I think, like anything, study abroad is what you make of it. It's different for everyone. Some people travel outside their countries, while some people explore within their home countries. Some people remain more independent, and others form a network of friends. What I think the most important thing study abroad taught me, is that everyday you should be challenging yourself to experience something new in the world around you. There is beauty to be found in the simplest of things, whether that be a sunset on the way home from work or the calmness of a still summer night. Life is too short not to take time to appreciate the adventure of existing and to take risks that make that adventure all the more worthwhile.

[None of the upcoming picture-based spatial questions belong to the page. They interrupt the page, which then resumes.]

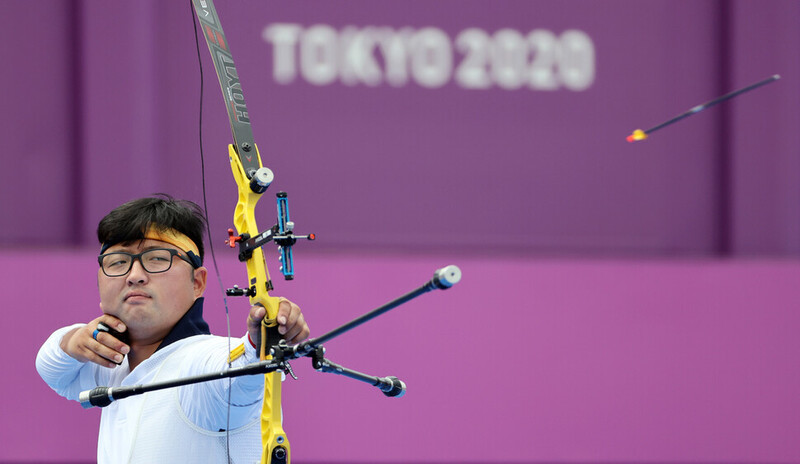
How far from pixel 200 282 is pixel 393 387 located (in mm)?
593

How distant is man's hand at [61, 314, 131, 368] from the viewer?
1.50m

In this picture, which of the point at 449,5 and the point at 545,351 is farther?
the point at 449,5

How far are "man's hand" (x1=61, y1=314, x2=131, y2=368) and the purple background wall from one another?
1282 millimetres

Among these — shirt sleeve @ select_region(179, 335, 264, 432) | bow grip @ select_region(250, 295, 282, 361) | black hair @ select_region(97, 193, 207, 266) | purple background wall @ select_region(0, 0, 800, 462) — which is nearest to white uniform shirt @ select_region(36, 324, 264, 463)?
shirt sleeve @ select_region(179, 335, 264, 432)

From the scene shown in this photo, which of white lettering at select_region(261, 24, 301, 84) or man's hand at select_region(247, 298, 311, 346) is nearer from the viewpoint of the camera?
man's hand at select_region(247, 298, 311, 346)

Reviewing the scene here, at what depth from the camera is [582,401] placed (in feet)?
9.70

For me I think study abroad wasn't about finding myself, it was about becoming confident enough to express without reservation who I already knew myself to be. It was about taking risks that lead to one incredible adventure.  

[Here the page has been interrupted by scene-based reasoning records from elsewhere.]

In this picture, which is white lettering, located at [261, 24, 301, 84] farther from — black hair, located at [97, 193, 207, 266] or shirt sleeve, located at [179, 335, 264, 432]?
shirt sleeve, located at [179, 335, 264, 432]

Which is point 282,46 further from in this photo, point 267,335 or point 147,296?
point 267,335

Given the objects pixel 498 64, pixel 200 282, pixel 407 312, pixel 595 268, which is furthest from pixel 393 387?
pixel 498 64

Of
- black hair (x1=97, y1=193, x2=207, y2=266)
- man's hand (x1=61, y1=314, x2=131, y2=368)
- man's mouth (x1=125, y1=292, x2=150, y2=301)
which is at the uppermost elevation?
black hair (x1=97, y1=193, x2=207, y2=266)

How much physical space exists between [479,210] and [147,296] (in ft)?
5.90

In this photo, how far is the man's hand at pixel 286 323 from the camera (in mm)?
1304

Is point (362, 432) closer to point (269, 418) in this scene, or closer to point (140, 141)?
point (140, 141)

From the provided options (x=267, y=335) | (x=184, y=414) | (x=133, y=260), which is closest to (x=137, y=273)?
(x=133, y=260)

There is a quote that has stuck with me since my arrival back in the states: 

"You get a strange feeling when you leave a place, like you'll not only miss the people you love, but you miss the person you are at this time and place because you'll never be this way again", Azar Nafisi

I think I keep coming back to this quote because it so perfectly describes what it feels like to leave Ireland after my fourth month long journey. I will never be the same person I was in Ireland these past four months, but I carry with me the lessons I learned and the connections I've made. While my time in Ireland was fleeting, the impact it has had on me will be eternal, and I am so grateful to have had the opportunity to experience the liberating independence of living abroad for four months. As I took my last glimpse of Dublin on the O'Connell Street bridge the morning of my departure, the melancholy of the previous day had dissipated. What I was left with, was an overwhelming resoluteness that this would not be the last time I gazed out over the Dublin cityscape. As said by Ireland's native son, James Joyce, "My heart is quite calm now. I will go back."